What the task asks:
Return every line of the items below word for word, leaving the pictures out of your answer.
----- Records
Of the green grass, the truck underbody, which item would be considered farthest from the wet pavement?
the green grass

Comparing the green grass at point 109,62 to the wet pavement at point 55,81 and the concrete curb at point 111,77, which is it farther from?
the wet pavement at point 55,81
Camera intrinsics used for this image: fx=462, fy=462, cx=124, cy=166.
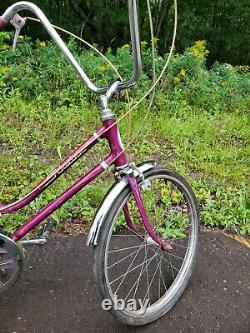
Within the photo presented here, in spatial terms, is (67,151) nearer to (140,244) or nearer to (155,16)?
(140,244)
----------
Right answer:
Of the green grass, the truck underbody, which item would be considered farthest from the wet pavement?
the green grass

Comparing the green grass at point 109,62 to the wet pavement at point 55,81 and the concrete curb at point 111,77, which is it farther from?
the wet pavement at point 55,81
Camera intrinsics used for this image: fx=462, fy=462, cx=124, cy=166.
Within the photo presented here, in spatial terms, is (67,151) nearer to (140,244) or nearer to (155,16)?
(140,244)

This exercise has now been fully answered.